DATASET EXTRACT.

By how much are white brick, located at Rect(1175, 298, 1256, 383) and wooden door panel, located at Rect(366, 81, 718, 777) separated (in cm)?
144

--

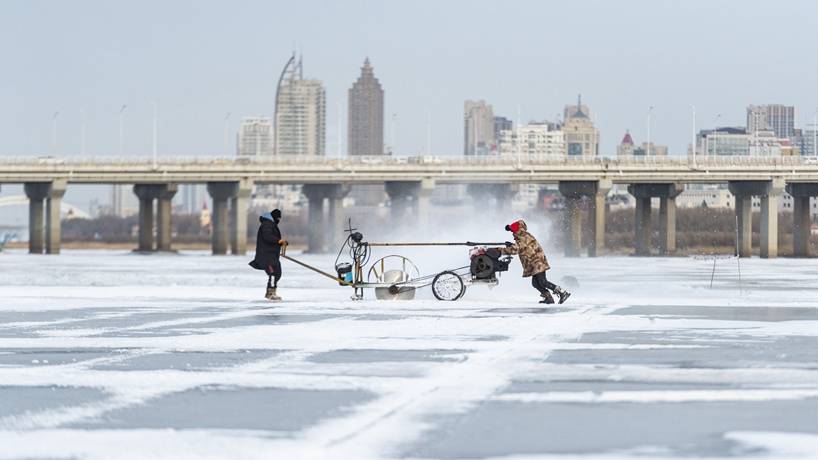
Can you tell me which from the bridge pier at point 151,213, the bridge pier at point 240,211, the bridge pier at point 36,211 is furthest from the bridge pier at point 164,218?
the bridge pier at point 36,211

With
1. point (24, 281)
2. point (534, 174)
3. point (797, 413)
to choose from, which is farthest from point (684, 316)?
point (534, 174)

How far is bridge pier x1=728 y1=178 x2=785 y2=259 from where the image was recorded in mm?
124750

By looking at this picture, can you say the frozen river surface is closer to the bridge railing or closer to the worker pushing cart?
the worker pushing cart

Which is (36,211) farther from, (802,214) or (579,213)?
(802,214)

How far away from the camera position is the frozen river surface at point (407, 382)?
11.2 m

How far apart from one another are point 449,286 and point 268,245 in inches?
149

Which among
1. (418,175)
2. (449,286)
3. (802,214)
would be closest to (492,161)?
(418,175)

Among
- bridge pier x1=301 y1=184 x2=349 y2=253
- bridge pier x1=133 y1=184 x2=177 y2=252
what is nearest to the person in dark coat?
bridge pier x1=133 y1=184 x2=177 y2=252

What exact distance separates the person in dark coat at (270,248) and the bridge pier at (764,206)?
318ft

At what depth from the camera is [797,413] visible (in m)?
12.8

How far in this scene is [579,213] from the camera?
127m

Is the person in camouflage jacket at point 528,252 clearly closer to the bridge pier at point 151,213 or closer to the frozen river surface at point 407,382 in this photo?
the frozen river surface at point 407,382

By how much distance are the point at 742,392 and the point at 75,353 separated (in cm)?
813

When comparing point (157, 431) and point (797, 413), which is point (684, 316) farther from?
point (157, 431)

GIVEN EXERCISE. Report how many lines of the records above contain the string "bridge", counting a match only when its case agrees. Give only the number.

THE SOLUTION. 9